*Exercise details*.
Rewrite the stretch of the passage on retail store closings from "New York-based Reis" through "Jersey, 3.6 percent.", replacing "chains" with "retailers".

That’s the conclusion of a new report from Reis, a real estate research firm, that should help the optimists’ case in the ongoing debate over the future of shopping centers. A recent surge in retail bankruptcies and store closings has cast a pall over the sector, with pessimists arguing that the rise of e-commerce has set brick-and-mortar retailing on a path of irreversible,  long-term decline. 

But the Reis report indicates that the cup is half full for now, pronouncing that “there is very little evidence suggesting that the closings had a direct impact on rents.”

New York-based Reis tracked 470 store closings by big chains including  Sports Authority,  Sears, Kmart, Macy’s and JCPenney, examining their impact on metropolitan markets. Since 2015, the chains have shut down 1.18 million square feet of space in the Chicago area, third-most in the country after Philadelphia and Houston, according to Reis.

But Chicago is such a large market that the closings represent just 1.1 percent of all retail space here. By that metric, the Chicago area ranks 39th among U.S. metro areas, according to the report. New Orleans has the highest percentage, 8.0 percent, followed by Long Island, N.Y., at 3.7 percent and northern New Jersey, 3.6 percent.

*Data extracted from a collection*.
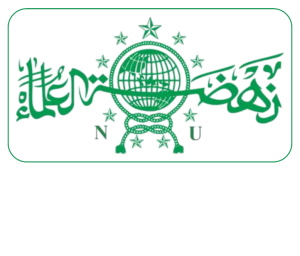 Logo PWNU Pengurus Wilayah Provinsi Papua Pegunungan
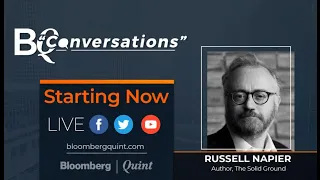 BQ Conversations With Russell Napier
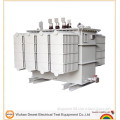 200~10000kVA Onan Three-Phase Oil Immersed Transformer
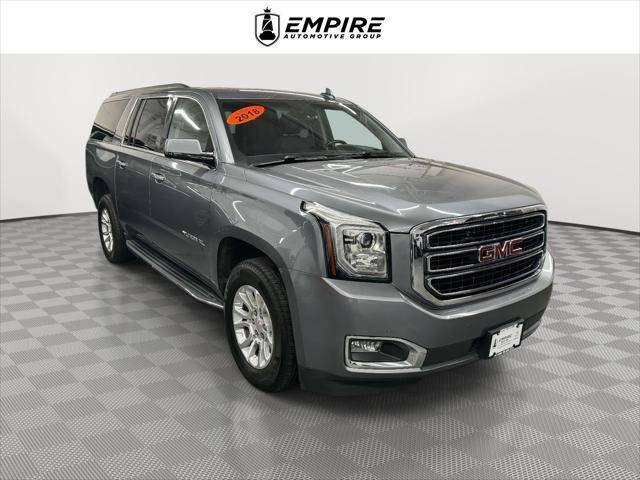 2018 GMC Yukon SLT — SUV — 82,829 mi — Woodside, NY
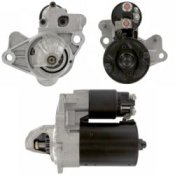 Startmotor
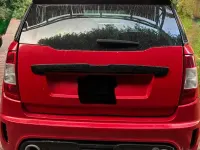 Usata Ligier JS50 2021 Rosso Utilitaria
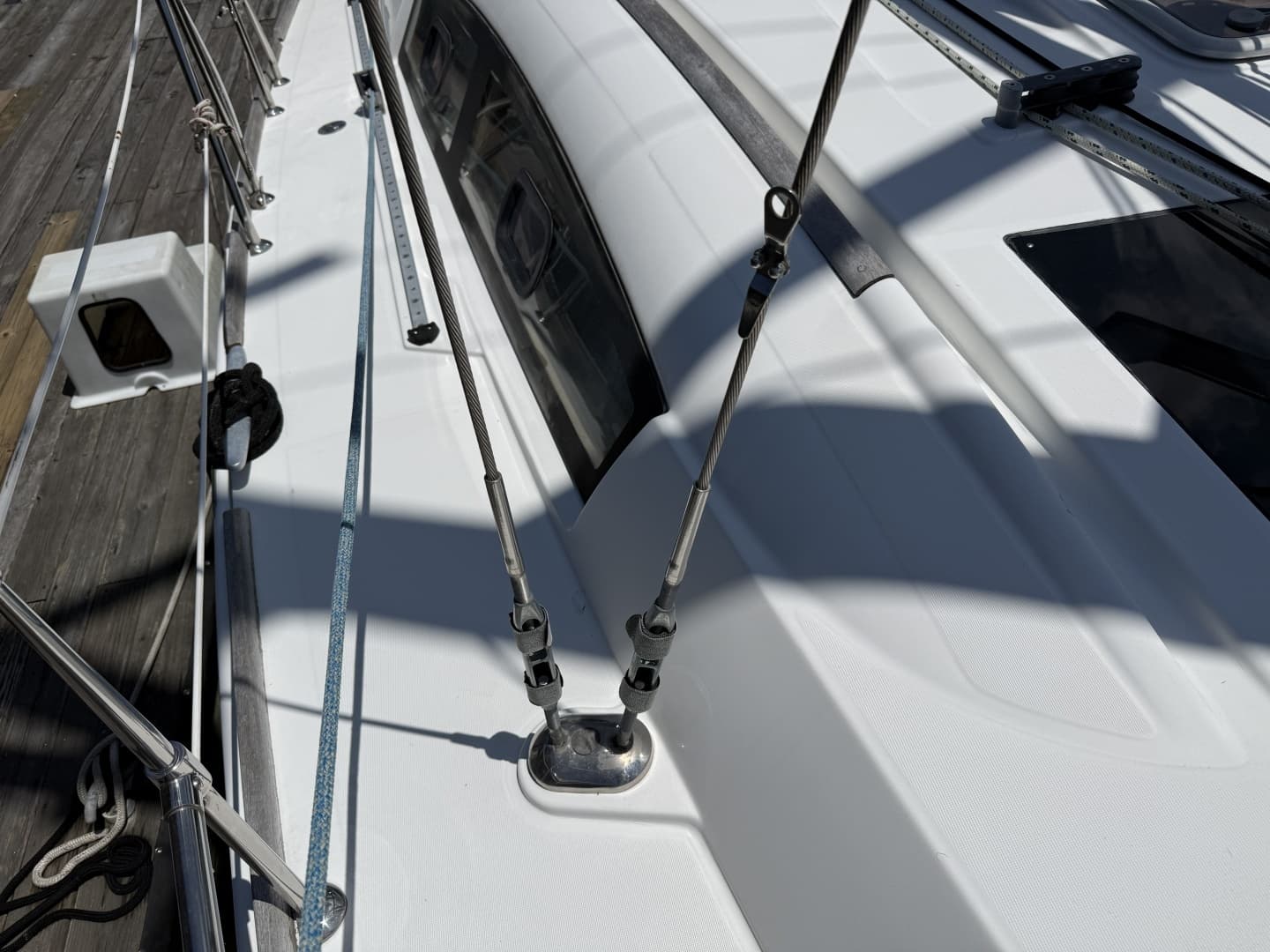2008 Beneteau Oceanis 43 - Image 18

*Finished exercise*.
New York-based Reis tracked 470 store closings by big retailers including  Sports Authority,  Sears, Kmart, Macy’s and JCPenney, examining their impact on metropolitan markets. Since 2015, the retailers have shut down 1.18 million square feet of space in the Chicago area, third-most in the country after Philadelphia and Houston, according to Reis.

But Chicago is such a large market that the closings represent just 1.1 percent of all retail space here. By that metric, the Chicago area ranks 39th among U.S. metro areas, according to the report. New Orleans has the highest percentage, 8.0 percent, followed by Long Island, N.Y., at 3.7 percent and northern New Jersey, 3.6 percent.